In response, Blanche initially said he was barred by ethical rules from meeting with survivors who had lawyers and offered instead for them to meet with a Justice Department staffer who had extensive experience prosecuting sex crimes. He said the meeting could occur as early as that day. As Durbin continued to press him, he briefly indicated he may sit with them, but did not appear to offer a definitive answer.
The Justice Department did not immediately respond to a request to confirm the identity of the staffer Blanche mentioned and clarify Blanche’s statements.
Blanche did not testify at Thursday’s hearing. The committee heard from five witnesses, including a survivor of Epstein’s abuse, Dani Bensky, who testified that she and other survivors had repeatedly asked to meet with Blanche, to no avail.
“Todd Blanche has never attempted to listen to us, the crime victims,” Bensky said.
Fighting back tears at times, Bensky said Wednesday was the first time since the Epstein file release began last year that Blanche had ever floated the possibility of a meeting. “He simply ignored us for the past eight months,” she said. No one from the Justice Department had contacted her as of Thursday, she added.
She blasted Blanche for spending two days interviewing Epstein’s accomplice, Ghislaine Maxwell, before the Justice Department transferred Maxwell to a minimum-security prison camp in Texas known for its lax conditions. Blanche, she said, had treated the file release as a “political crisis” and prioritized “reputational harm to the administration over survivors.”
Bensky’s testimony also shed light on the department’s errors in redacting the files, which were supposed to be scrubbed of victims’ names and personal details.
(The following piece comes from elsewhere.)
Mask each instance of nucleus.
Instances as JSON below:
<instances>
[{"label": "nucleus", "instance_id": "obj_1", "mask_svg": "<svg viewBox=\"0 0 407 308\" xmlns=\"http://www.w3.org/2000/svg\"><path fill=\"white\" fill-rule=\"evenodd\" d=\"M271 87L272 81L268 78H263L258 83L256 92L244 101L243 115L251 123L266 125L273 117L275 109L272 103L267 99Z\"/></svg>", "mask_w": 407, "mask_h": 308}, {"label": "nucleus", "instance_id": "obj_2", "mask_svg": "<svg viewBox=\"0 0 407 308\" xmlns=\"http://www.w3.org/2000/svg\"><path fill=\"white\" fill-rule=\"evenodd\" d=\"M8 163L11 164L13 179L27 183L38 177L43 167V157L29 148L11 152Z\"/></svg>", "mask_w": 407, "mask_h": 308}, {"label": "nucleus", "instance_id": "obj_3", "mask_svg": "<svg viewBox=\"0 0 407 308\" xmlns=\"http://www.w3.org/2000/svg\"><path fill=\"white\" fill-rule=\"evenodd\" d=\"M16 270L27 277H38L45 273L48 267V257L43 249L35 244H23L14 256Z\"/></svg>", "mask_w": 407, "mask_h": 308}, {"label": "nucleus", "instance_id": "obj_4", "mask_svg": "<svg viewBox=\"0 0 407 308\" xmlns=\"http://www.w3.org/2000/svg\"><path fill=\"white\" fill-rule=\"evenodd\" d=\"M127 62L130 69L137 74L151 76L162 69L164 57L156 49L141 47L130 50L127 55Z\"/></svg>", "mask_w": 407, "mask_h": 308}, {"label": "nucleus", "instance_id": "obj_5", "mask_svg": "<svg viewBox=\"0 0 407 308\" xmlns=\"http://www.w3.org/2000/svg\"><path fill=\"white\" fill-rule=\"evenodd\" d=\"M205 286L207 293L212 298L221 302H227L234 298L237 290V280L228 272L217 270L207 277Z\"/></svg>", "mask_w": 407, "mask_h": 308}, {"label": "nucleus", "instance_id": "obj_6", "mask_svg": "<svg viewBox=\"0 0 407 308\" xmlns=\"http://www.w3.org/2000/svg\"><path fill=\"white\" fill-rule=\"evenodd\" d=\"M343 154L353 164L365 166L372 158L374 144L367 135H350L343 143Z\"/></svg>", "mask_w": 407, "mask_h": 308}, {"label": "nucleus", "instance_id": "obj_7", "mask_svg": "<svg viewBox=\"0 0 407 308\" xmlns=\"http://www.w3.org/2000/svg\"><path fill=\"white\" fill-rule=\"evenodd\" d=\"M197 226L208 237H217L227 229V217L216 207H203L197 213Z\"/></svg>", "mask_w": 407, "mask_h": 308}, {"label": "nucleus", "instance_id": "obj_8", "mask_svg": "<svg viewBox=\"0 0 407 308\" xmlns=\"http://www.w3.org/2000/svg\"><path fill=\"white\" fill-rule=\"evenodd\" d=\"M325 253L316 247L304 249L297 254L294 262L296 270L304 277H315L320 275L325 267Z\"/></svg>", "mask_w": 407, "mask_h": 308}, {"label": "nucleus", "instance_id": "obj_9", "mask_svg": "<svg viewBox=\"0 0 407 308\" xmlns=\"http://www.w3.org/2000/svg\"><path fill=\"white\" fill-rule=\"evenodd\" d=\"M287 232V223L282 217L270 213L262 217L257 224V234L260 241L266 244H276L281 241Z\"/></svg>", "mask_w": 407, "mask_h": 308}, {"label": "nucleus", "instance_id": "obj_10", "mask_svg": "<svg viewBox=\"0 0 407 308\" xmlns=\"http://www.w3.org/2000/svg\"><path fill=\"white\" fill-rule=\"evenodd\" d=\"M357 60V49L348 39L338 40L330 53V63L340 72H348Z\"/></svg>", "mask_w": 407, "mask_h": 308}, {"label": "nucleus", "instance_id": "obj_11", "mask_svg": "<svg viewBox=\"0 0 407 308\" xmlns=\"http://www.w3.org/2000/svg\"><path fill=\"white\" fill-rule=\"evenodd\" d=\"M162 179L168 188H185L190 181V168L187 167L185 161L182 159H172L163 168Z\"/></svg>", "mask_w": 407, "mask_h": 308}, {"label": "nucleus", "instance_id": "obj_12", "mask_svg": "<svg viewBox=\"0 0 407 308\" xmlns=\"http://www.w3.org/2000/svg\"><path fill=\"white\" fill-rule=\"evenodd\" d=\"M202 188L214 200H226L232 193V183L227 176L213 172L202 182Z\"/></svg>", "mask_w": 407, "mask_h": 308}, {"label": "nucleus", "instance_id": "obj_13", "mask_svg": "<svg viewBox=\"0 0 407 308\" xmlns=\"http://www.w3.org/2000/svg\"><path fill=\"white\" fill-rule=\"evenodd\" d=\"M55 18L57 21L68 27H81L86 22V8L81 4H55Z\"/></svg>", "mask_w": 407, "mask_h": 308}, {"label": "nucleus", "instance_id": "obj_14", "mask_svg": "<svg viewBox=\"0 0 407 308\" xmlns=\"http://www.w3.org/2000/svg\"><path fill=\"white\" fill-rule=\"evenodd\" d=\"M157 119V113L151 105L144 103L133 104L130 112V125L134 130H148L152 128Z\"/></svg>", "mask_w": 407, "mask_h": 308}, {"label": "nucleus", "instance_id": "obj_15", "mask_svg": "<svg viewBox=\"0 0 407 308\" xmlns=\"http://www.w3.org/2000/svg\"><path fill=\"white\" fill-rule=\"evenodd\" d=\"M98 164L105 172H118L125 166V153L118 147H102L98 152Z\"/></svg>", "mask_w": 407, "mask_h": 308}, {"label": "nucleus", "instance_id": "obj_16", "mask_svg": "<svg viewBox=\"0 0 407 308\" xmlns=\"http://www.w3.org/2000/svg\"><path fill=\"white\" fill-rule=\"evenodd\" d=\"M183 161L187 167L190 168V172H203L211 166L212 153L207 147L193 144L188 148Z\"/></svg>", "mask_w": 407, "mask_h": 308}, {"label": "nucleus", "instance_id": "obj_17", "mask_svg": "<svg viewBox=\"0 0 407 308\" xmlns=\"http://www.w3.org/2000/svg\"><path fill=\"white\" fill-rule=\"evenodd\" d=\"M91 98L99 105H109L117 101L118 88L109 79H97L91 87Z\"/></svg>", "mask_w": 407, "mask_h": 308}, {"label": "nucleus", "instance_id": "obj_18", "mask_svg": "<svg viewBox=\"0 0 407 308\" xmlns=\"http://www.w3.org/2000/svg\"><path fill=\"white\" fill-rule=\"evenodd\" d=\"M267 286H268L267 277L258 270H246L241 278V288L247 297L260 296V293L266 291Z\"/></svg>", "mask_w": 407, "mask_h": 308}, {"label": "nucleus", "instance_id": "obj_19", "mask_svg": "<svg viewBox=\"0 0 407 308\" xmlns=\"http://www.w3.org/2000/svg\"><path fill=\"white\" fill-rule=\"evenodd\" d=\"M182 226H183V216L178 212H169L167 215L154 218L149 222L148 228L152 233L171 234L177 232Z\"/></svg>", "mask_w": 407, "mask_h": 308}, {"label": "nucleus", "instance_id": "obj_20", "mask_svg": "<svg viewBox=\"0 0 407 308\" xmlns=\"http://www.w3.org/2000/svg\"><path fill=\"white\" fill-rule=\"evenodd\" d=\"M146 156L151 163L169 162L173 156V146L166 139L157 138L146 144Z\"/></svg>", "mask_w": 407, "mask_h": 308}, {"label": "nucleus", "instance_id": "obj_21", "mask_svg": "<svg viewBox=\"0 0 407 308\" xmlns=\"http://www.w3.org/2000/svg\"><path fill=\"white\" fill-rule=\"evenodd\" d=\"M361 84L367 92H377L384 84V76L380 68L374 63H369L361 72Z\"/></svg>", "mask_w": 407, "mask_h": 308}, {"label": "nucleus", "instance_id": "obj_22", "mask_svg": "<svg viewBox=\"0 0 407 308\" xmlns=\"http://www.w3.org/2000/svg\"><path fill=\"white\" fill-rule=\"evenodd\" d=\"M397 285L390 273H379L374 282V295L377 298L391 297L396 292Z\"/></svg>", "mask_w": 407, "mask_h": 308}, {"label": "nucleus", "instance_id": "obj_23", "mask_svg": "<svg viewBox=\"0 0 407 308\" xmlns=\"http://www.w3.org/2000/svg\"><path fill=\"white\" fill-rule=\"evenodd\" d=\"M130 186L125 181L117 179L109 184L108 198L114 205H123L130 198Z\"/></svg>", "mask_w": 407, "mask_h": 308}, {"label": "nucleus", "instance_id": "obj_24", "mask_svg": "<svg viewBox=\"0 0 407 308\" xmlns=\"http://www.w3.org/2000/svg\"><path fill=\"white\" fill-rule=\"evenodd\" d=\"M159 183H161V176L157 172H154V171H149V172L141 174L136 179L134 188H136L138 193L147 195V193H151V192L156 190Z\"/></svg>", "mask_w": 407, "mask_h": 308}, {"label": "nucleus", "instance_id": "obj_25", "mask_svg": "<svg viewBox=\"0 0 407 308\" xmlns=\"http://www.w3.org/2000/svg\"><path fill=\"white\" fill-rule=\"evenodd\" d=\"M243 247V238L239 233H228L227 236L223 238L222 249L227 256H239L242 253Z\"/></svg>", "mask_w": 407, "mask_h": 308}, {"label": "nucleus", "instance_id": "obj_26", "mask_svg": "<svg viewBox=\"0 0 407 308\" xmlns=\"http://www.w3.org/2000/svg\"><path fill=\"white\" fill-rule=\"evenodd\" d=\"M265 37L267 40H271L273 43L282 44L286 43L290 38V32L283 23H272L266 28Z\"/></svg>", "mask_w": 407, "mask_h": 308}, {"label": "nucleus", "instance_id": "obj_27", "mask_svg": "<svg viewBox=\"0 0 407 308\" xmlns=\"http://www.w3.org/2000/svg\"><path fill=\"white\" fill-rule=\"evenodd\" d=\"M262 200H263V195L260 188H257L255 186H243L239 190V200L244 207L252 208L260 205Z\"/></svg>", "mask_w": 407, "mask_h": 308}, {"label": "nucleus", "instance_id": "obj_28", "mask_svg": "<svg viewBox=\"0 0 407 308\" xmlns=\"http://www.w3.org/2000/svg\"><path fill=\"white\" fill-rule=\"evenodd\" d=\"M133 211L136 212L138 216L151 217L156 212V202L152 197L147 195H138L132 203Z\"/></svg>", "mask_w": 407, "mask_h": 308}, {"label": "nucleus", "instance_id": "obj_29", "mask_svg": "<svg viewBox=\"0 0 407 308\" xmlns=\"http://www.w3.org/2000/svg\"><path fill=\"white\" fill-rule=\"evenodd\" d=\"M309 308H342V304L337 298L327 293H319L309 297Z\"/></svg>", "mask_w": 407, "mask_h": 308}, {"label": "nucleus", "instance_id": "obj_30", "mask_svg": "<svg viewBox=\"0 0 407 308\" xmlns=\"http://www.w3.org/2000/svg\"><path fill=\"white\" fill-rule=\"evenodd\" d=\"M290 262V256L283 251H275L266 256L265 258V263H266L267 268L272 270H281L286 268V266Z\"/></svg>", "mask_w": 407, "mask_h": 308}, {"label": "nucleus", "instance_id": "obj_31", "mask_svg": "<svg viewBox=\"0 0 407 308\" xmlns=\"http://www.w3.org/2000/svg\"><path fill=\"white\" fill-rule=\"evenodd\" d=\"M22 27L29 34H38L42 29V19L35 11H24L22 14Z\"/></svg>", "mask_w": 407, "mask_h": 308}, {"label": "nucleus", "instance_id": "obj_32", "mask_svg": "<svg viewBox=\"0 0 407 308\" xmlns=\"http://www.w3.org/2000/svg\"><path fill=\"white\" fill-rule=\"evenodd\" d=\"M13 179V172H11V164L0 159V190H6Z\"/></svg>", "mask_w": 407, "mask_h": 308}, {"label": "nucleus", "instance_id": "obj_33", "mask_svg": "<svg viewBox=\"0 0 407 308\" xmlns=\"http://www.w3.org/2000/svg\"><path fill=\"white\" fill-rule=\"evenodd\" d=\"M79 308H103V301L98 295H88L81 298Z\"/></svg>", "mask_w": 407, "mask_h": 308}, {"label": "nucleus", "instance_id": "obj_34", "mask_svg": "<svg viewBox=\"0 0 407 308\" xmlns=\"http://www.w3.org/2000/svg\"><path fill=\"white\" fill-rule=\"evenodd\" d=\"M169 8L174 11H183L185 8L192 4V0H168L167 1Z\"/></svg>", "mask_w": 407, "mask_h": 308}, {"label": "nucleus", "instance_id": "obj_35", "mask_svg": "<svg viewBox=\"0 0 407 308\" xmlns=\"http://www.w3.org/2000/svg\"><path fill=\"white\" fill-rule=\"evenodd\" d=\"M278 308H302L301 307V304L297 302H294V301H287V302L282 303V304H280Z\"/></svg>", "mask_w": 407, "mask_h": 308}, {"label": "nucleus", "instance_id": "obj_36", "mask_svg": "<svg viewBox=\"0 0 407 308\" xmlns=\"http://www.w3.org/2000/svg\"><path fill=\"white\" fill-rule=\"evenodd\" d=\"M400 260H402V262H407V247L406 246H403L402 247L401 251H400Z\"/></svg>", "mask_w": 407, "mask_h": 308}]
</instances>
Her name and other information, including her phone number and old address, turned up in three batches of documents, she said.
By the third batch, she said, “it was hard to believe that this was not intentional.”
The committee also heard emotional testimony from one of the Republicans’ witnesses, Jennifer Bos, who spoke about how the body of her daughter was found in a container near the Illinois home of a Mexican man whom federal immigration officials say was in the country illegally.
The suspect, Jose Luis Mendoza-Gonzalez, was initially released pending trial on state charges of concealing a body, then rearrested by federal authorities on charges including abuse of a corpse.
Bos praised Blanche for investigating her daughter’s death and said she trusted him to prevent future tragedies. “The justice that we’re seeking now is the assurance that their deaths won’t be ignored and won’t be in vain,” she said. “I 100% believe Todd Blanche will be the one who will deliver that justice.”
Republicans also brought in former Attorney General John Ashcroft to testify in favor of Blanche.
The move had high symbolic value: During the George W. Bush administration, Ashcroft famously defied pressure from the White House officials to reauthorize a controversial domestic surveillance program while recovering from surgery in a hospital bed. His appearance seemed to be an effort to quell accusations from Democrats that Blanche was appointed to do President Donald Trump’s bidding.